━━ Given text

Nearly every province’s housing market saw subdued sales and price activity during the first two months of this year, following the rollout of the financial regulator’s new mortgage stress test. One province, however, appears to have dodged the slowdown.
“Sales of existing properties in several provinces nosedived in January and February, especially in Ontario, while sales in Quebec merely dipped,” noted François Dupuis, vice-president and chief economist at Desjardins, and Hélène Bégin, senior economist at Desjardins.
While sales in Québec were slightly down month-over-month in the first two months of this year, the province fared much better than Ontario, British Columbia, and Alberta. In fact, the number of January property transactions reached a 10-year high, and sales remained historically high in March, with supply continuing to dwindle.

━━━━
━━ Data excerpt

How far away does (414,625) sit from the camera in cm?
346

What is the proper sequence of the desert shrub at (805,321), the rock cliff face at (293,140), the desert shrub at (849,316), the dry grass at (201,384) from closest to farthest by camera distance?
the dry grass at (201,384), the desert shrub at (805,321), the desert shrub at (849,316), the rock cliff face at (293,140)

━━━━

> [Problems to solve]
a. Summarize the housing article in two sentences.
b. Write out everything in the housing article from "Nearly every province’s" down to "continuing to dwindle.", word for word.

> [Answers by task]
a. After the new mortgage stress test was introduced, housing sales and prices were subdued in nearly every province during January and February, and sales nosedived in several provinces, especially Ontario. Quebec's sales only dipped slightly: January transactions reached a 10-year high, and sales stayed historically high in March while supply kept dwindling.

b.
Nearly every province’s housing market saw subdued sales and price activity during the first two months of this year, following the rollout of the financial regulator’s new mortgage stress test. One province, however, appears to have dodged the slowdown.
“Sales of existing properties in several provinces nosedived in January and February, especially in Ontario, while sales in Quebec merely dipped,” noted François Dupuis, vice-president and chief economist at Desjardins, and Hélène Bégin, senior economist at Desjardins.
While sales in Québec were slightly down month-over-month in the first two months of this year, the province fared much better than Ontario, British Columbia, and Alberta. In fact, the number of January property transactions reached a 10-year high, and sales remained historically high in March, with supply continuing to dwindle.